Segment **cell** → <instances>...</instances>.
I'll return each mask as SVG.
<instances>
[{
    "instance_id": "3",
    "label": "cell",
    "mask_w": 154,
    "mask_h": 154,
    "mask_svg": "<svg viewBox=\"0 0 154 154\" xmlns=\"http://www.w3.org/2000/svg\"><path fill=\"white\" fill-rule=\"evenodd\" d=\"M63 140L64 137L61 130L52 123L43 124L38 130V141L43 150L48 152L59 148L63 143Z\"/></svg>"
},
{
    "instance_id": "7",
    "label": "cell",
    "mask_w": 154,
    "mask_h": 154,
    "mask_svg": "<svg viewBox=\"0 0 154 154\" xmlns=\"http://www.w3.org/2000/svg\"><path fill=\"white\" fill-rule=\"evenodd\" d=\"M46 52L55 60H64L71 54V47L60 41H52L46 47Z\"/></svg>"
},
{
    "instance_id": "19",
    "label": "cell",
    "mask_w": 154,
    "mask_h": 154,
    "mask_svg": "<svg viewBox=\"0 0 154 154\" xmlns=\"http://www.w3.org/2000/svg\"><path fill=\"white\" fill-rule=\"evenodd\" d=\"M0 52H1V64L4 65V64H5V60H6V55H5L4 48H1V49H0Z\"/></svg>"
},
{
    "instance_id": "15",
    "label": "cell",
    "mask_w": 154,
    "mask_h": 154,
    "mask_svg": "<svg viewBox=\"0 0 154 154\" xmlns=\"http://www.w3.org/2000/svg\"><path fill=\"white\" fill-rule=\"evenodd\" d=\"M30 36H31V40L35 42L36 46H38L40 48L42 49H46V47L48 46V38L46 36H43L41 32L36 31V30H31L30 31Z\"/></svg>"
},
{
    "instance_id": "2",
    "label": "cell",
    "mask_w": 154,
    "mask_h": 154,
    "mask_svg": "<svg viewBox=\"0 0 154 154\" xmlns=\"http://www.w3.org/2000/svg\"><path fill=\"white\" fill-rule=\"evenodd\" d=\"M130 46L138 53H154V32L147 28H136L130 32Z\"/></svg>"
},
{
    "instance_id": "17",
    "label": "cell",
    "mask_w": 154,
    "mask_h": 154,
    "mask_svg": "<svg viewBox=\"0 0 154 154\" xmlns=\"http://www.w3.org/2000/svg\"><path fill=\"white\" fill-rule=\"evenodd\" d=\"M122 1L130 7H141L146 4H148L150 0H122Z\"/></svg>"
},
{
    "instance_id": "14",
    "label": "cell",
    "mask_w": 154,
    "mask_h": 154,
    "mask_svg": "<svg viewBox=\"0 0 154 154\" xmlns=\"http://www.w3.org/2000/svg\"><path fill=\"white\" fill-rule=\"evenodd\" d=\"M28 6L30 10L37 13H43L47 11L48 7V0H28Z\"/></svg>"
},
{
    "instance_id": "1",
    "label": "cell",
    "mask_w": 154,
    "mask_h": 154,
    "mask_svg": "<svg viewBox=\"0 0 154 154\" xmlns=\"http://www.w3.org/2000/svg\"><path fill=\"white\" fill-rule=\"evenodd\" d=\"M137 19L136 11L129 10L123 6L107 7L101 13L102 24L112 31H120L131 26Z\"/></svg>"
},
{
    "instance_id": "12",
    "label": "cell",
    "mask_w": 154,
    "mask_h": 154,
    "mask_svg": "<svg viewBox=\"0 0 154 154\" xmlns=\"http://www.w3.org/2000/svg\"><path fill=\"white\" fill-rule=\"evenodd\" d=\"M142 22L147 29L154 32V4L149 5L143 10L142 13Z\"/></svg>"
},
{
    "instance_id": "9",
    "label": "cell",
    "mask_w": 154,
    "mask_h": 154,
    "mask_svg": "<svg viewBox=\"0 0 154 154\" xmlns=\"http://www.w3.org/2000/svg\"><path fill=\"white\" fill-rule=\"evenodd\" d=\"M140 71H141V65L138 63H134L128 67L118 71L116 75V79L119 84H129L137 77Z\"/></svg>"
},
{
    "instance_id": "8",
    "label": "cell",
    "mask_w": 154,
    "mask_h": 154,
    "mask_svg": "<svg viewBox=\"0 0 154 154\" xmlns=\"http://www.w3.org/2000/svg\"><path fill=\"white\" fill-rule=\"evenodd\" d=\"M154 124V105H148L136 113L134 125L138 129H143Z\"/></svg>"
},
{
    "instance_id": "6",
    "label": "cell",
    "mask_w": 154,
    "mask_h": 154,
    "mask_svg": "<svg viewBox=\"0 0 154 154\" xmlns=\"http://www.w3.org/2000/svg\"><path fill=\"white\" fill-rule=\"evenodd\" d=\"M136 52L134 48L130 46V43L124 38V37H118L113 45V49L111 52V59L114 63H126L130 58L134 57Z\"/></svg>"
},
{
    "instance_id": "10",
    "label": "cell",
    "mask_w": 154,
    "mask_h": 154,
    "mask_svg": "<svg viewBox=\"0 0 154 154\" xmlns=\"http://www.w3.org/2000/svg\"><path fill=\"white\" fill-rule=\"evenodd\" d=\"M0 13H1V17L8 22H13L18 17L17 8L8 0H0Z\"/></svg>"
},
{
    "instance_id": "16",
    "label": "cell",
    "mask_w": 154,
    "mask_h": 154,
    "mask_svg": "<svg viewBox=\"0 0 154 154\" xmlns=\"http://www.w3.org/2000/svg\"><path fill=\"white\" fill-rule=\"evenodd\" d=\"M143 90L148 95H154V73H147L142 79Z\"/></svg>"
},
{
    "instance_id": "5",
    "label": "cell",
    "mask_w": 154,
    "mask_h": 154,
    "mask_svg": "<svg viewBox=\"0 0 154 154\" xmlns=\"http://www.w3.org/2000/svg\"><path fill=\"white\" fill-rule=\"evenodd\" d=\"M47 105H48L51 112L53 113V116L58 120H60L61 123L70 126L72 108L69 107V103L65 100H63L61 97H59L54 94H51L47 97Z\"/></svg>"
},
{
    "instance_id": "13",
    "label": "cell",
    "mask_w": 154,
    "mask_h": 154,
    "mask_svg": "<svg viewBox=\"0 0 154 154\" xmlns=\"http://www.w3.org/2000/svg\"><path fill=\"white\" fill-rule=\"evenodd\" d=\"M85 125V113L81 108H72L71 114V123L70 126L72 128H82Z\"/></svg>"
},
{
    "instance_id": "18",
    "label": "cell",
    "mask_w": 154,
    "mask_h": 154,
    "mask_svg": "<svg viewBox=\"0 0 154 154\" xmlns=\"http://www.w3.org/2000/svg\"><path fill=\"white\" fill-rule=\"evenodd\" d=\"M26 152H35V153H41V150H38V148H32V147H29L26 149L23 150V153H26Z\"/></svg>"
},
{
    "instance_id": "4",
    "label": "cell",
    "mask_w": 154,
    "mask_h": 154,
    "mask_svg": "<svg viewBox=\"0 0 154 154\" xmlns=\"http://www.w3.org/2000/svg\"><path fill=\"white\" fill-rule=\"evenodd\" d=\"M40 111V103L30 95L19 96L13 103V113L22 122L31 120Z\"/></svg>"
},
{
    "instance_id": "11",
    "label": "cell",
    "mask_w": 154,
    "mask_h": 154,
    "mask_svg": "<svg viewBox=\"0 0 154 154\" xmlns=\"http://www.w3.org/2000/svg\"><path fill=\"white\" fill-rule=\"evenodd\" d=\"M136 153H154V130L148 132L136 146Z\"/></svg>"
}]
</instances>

********************

[WHAT IS REQUIRED] From the material, copy out only the lines that contain the string "instances".

[ANSWER IN FULL]
Segment **cell** → <instances>...</instances>.
<instances>
</instances>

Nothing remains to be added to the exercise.